_What you should do_.
Below are some entries. Copy each line that holds the string "evenodd".

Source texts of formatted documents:
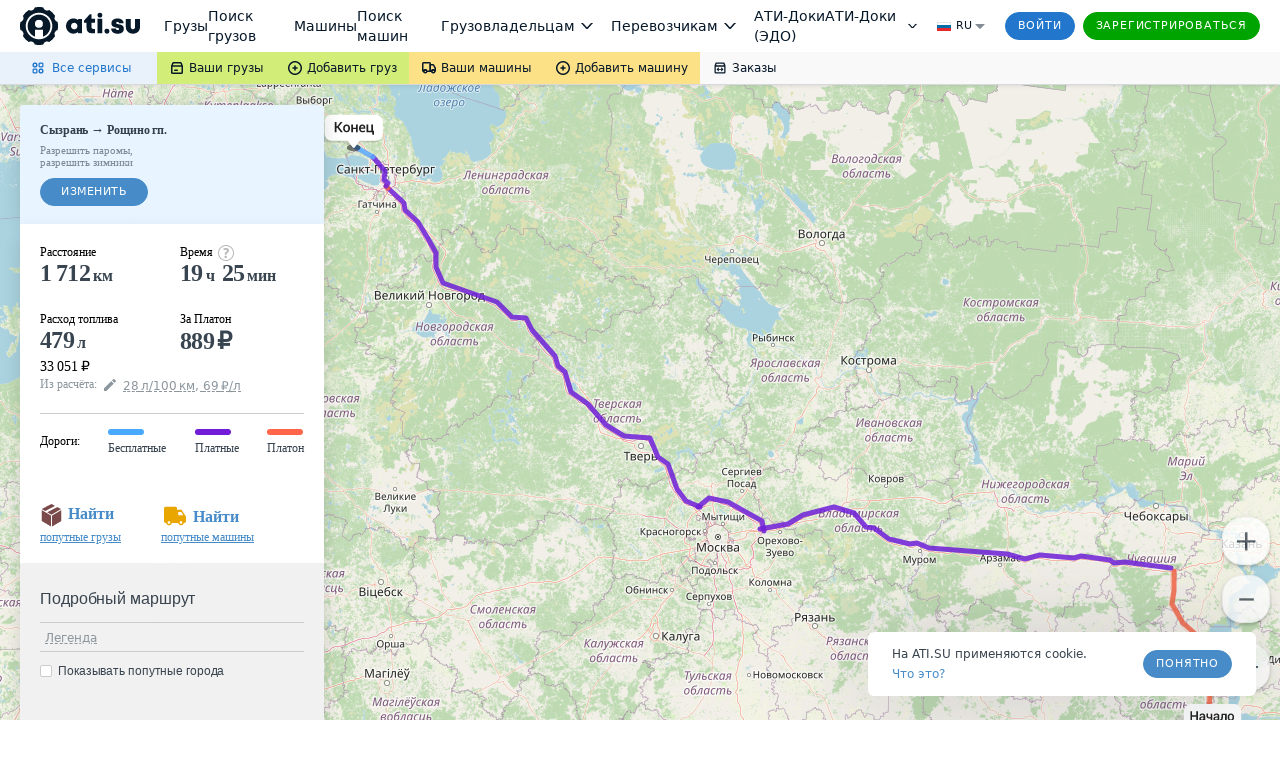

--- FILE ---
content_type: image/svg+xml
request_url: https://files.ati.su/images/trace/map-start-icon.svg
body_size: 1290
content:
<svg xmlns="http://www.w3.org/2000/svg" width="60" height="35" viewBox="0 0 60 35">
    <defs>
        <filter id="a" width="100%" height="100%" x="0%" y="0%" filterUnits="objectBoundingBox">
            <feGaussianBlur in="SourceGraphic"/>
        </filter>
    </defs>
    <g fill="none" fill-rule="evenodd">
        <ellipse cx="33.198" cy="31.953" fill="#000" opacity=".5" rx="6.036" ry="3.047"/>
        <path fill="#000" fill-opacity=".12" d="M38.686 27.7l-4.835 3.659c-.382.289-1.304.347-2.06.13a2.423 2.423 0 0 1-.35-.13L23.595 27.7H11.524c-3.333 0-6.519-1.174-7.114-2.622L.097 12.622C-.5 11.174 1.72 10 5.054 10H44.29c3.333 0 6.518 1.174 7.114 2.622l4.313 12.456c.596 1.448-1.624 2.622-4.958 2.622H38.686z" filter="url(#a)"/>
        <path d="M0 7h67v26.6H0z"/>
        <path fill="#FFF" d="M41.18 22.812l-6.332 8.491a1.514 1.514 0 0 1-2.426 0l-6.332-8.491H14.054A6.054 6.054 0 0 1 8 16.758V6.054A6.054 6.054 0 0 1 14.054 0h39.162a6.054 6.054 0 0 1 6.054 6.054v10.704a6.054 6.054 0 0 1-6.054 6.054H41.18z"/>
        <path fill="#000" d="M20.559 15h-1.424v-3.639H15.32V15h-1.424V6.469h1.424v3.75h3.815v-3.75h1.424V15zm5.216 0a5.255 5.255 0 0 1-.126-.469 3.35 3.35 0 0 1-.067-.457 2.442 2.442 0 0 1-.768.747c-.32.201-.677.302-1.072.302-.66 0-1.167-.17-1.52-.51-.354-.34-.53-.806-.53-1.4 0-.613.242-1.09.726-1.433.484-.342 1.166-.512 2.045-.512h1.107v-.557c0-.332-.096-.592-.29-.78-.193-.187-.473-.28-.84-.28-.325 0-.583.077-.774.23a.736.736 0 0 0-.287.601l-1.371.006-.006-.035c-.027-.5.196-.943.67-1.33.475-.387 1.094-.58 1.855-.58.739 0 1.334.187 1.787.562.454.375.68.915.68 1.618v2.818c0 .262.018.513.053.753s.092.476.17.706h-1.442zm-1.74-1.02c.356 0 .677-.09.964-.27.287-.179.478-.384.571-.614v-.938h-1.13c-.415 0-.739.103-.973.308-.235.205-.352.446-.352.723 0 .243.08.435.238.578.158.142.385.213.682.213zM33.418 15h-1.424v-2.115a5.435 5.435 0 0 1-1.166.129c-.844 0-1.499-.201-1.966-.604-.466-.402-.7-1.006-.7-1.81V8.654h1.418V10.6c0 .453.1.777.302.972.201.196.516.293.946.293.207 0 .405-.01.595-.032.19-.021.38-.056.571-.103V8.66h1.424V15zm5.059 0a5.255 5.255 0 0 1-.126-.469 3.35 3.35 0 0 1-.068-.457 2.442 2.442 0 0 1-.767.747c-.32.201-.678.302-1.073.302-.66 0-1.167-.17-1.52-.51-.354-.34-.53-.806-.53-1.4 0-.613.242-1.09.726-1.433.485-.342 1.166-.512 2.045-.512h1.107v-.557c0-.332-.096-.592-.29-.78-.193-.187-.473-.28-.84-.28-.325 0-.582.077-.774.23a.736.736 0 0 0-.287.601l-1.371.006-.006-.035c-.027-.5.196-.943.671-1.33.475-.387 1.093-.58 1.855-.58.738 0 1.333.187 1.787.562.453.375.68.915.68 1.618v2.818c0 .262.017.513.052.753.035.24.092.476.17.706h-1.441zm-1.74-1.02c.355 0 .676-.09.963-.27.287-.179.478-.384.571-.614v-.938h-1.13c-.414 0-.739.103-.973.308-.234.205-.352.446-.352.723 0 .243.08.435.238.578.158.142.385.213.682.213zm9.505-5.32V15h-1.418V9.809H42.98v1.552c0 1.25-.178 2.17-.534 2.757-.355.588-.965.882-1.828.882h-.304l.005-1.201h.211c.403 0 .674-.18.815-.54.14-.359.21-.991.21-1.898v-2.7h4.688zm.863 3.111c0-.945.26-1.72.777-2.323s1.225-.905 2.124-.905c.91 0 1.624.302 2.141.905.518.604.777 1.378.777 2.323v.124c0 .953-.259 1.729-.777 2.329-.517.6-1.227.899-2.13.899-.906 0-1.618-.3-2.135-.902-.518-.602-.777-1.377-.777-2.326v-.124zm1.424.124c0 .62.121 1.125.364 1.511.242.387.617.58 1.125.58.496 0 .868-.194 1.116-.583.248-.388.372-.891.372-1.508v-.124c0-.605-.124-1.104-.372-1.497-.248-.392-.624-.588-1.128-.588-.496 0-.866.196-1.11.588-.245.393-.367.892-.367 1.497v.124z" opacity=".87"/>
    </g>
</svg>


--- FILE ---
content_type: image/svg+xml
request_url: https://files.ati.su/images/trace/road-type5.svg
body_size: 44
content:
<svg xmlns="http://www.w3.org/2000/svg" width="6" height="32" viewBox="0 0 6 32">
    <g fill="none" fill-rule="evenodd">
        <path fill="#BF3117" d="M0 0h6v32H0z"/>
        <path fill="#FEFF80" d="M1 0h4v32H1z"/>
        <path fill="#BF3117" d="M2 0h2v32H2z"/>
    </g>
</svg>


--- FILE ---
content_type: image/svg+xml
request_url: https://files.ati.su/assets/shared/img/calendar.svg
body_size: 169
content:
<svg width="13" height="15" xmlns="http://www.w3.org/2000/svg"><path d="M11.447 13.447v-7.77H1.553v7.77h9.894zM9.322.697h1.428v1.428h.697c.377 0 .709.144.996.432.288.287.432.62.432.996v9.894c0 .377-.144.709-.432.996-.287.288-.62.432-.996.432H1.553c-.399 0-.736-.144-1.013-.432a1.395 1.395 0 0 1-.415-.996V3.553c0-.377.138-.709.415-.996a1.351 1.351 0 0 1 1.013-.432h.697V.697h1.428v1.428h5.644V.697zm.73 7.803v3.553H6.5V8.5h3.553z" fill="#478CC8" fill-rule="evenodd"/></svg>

_Exercise solution_.
    <g fill="none" fill-rule="evenodd">
    <g fill="none" fill-rule="evenodd">
<svg width="13" height="15" xmlns="http://www.w3.org/2000/svg"><path d="M11.447 13.447v-7.77H1.553v7.77h9.894zM9.322.697h1.428v1.428h.697c.377 0 .709.144.996.432.288.287.432.62.432.996v9.894c0 .377-.144.709-.432.996-.287.288-.62.432-.996.432H1.553c-.399 0-.736-.144-1.013-.432a1.395 1.395 0 0 1-.415-.996V3.553c0-.377.138-.709.415-.996a1.351 1.351 0 0 1 1.013-.432h.697V.697h1.428v1.428h5.644V.697zm.73 7.803v3.553H6.5V8.5h3.553z" fill="#478CC8" fill-rule="evenodd"/></svg>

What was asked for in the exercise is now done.